TORONTO--(BUSINESS WIRE)--TMAC Resources Inc. (TSX: TMR) (“TMAC” or the “Company”) announces that it has received a final order from the Ontario Superior Court of Justice approving the previously announced plan of arrangement (the “Transaction”) with Shandong Gold Mining Co., Ltd. and an affiliate (“Shandong” or the “Purchaser”).
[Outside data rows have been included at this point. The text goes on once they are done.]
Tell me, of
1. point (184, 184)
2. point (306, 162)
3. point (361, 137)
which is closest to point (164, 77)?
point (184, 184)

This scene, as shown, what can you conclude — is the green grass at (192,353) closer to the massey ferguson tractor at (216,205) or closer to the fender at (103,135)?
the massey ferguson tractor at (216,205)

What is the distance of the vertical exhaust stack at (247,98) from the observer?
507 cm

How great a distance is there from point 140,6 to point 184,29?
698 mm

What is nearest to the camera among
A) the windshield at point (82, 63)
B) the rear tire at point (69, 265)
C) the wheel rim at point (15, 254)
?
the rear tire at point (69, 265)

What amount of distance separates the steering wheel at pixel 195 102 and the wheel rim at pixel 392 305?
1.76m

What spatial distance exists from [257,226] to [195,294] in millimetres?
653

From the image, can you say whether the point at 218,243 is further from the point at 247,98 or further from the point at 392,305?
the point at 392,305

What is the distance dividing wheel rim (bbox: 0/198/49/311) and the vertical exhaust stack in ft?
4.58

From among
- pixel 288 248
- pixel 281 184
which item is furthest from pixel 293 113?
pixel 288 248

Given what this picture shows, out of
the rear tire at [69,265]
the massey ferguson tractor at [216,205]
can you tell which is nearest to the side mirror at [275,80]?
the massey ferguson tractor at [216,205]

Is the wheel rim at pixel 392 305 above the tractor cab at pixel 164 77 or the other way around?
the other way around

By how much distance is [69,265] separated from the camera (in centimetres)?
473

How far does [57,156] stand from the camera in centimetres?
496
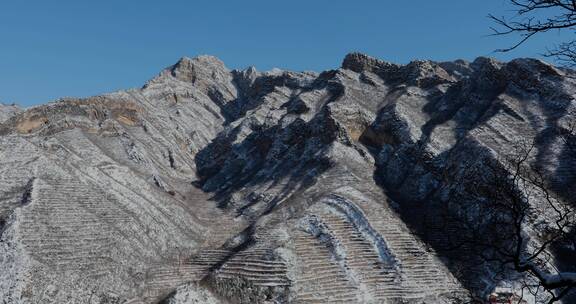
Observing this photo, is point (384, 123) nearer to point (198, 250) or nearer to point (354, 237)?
point (354, 237)

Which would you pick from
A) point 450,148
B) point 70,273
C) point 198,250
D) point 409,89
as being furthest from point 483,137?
point 70,273

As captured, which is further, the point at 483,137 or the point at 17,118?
the point at 17,118

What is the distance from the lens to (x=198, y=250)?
3369 cm

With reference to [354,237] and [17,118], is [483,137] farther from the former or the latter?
[17,118]

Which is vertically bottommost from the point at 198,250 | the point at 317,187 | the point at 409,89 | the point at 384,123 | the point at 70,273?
the point at 70,273

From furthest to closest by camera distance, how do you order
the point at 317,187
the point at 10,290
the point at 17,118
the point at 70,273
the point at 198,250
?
1. the point at 17,118
2. the point at 317,187
3. the point at 198,250
4. the point at 70,273
5. the point at 10,290

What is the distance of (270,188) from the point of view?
46.5 m

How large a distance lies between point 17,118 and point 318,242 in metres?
40.4

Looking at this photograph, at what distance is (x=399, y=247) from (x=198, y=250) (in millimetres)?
14721

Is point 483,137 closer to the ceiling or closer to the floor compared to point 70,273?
closer to the ceiling

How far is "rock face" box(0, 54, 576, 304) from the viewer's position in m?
26.5

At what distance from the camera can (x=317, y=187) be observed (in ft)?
133

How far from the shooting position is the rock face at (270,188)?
86.8ft

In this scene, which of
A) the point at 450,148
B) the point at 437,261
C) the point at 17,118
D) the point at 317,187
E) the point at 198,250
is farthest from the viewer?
the point at 17,118
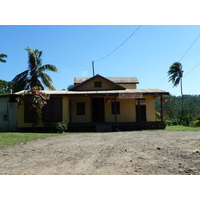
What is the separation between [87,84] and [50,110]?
5.06m

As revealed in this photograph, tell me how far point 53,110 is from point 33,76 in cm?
1285

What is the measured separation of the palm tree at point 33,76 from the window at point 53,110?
11581mm

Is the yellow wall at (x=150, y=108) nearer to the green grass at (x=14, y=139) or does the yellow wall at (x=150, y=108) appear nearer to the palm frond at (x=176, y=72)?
the green grass at (x=14, y=139)

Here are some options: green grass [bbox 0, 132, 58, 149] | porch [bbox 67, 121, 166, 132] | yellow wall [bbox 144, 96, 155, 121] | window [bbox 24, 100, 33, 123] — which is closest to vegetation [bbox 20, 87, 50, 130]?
window [bbox 24, 100, 33, 123]

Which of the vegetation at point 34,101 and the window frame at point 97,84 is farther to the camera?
the window frame at point 97,84

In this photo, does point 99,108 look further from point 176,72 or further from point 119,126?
point 176,72

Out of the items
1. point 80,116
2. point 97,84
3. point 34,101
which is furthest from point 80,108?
A: point 34,101

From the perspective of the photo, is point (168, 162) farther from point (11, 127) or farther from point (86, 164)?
point (11, 127)

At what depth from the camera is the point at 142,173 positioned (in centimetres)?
390

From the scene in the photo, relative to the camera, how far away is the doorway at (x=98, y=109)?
18.2 m

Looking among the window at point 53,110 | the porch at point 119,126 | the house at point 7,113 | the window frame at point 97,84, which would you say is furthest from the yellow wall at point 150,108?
the house at point 7,113

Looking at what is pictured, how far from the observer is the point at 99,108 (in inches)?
720

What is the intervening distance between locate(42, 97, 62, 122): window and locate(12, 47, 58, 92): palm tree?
11.6 metres

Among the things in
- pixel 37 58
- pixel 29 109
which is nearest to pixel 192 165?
pixel 29 109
As previously disclosed, the Transaction provides for the acquisition by the Purchaser of all of the issued and outstanding common shares of the Company (“Common Shares”) not already owned by Shandong, by way of a statutory plan of arrangement under the Business Corporations Act (Ontario).
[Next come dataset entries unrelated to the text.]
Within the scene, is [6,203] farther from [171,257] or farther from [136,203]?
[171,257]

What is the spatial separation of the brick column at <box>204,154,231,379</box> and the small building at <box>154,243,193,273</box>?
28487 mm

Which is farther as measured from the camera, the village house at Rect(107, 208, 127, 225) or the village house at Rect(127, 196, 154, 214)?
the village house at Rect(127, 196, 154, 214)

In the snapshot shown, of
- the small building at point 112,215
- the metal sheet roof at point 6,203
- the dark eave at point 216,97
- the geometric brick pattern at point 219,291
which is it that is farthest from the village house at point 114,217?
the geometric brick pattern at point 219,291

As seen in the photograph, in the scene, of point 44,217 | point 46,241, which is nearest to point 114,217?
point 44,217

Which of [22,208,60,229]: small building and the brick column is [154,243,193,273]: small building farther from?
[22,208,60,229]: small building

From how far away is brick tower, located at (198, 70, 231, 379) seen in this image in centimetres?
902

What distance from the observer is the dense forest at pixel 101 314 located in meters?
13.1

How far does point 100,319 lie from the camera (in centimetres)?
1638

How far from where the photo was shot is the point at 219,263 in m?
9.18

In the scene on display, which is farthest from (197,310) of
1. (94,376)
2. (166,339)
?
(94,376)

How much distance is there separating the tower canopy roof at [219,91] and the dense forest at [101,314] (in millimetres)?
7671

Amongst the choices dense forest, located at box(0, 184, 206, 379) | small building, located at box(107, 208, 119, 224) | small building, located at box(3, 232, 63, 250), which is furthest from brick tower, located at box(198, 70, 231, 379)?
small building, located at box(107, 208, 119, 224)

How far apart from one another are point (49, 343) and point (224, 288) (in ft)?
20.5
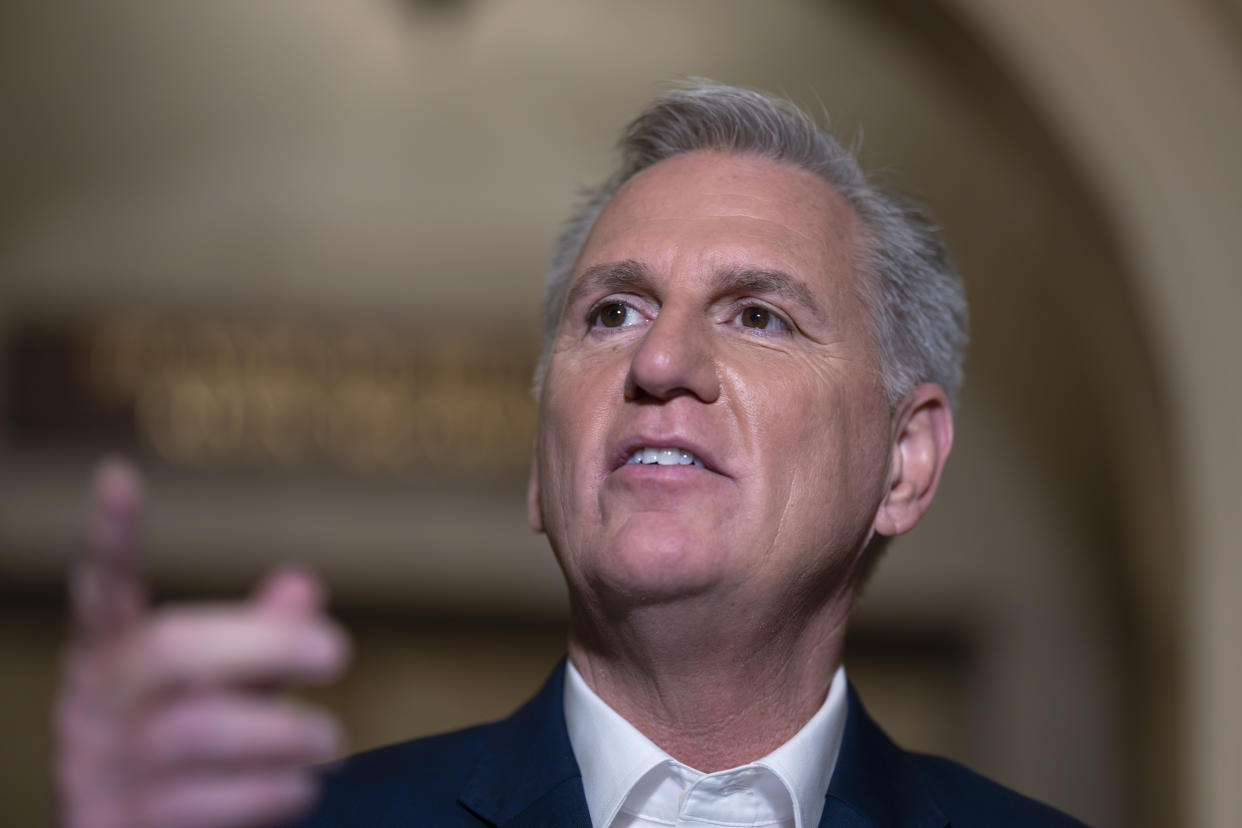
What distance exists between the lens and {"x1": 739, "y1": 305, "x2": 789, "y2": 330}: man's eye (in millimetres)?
1885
Subject to obtaining all required regulatory approvals and satisfying all required conditions, the Transaction is expected to close in the third quarter of 2020. Following closing of the Transaction, the Common Shares will be de-listed from the Toronto Stock Exchange.
ABOUT TMAC RESOURCES INC.
TMAC operates the Hope Bay property located in Nunavut, Canada. The property and operations are remote but not isolated, serviced by both a port and airstrip. Hope Bay is an 80 km by 20 km Archean greenstone belt that has been explored by BHP, Miramar, Newmont and TMAC over a period spanning more than 30 years. In that time, more than $1.5 billion of expenditures have been spent in exploration and evaluation, surface infrastructure, and mine and process plant development. TMAC began producing gold in early 2017 from Doris, its first mine at Hope Bay, and processed gold at the Doris processing plant which originally had nameplate capacity of 1,000 tpd and expanded to 2,000 tpd midway through 2018. There is potential to grow TMAC’s established deposits considerably at depth, and then grow resources further through the prioritized exploration of the more than 90 other identified regional targets. TMAC is now permitted to produce from both Madrid and Boston. On June 26, 2020, shareholders of TMAC approved the sale of the Company to Shandong, which is subject to the receipt of regulatory approvals and the satisfaction or waiver of all required closing conditions.
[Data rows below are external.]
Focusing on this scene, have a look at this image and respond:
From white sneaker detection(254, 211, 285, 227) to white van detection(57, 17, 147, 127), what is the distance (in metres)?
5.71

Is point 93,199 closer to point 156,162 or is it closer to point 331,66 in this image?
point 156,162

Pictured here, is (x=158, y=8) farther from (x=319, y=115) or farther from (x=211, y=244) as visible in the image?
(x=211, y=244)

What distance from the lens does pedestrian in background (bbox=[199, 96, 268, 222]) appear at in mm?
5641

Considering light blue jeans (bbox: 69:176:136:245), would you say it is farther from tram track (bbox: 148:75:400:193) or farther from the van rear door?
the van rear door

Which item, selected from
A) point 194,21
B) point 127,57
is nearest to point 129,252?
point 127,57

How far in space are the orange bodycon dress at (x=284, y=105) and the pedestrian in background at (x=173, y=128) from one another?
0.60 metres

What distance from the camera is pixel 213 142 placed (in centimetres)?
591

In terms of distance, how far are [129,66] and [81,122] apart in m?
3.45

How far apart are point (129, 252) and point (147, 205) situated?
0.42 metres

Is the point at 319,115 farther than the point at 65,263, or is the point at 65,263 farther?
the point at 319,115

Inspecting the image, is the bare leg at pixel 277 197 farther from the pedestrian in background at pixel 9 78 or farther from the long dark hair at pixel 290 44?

This release contains “forward-looking information” within the meaning of applicable securities laws that is intended to be covered by the safe harbours created by those laws. “Forward-looking information” includes statements that use forward-looking terminology such as “may”, “will”, “expect”, “anticipate”, “believe”, “continue”, “potential” or the negative thereof or other variations or comparable terminology. Forward-looking information in this press release includes, but is not limited to, the ability of the Company and the Purchaser to obtain all required approvals, satisfy all required conditions, the expected closing date of the Transaction and the de-listing of the Common Shares from the Toronto Stock Exchange.
“Forward-looking information” is not a guarantee of future performance and management bases forward-looking statements on a number of estimates and assumptions at the date the statements are made. Furthermore, such “forward-looking information” involves a variety of known and unknown risks, uncertainties and other factors, which may cause the actual plans, intentions, activities, results, performance or achievements expressed or implied. See “Risk Factors” in the Company’s Annual Information Form dated May 12, 2020, and the “Risk Factors” in the Company’s management information circular dated May 28, 2020 (for risks related to the completion of the Transaction), both filed on SEDAR at www.sedar.com for a discussion of these risks.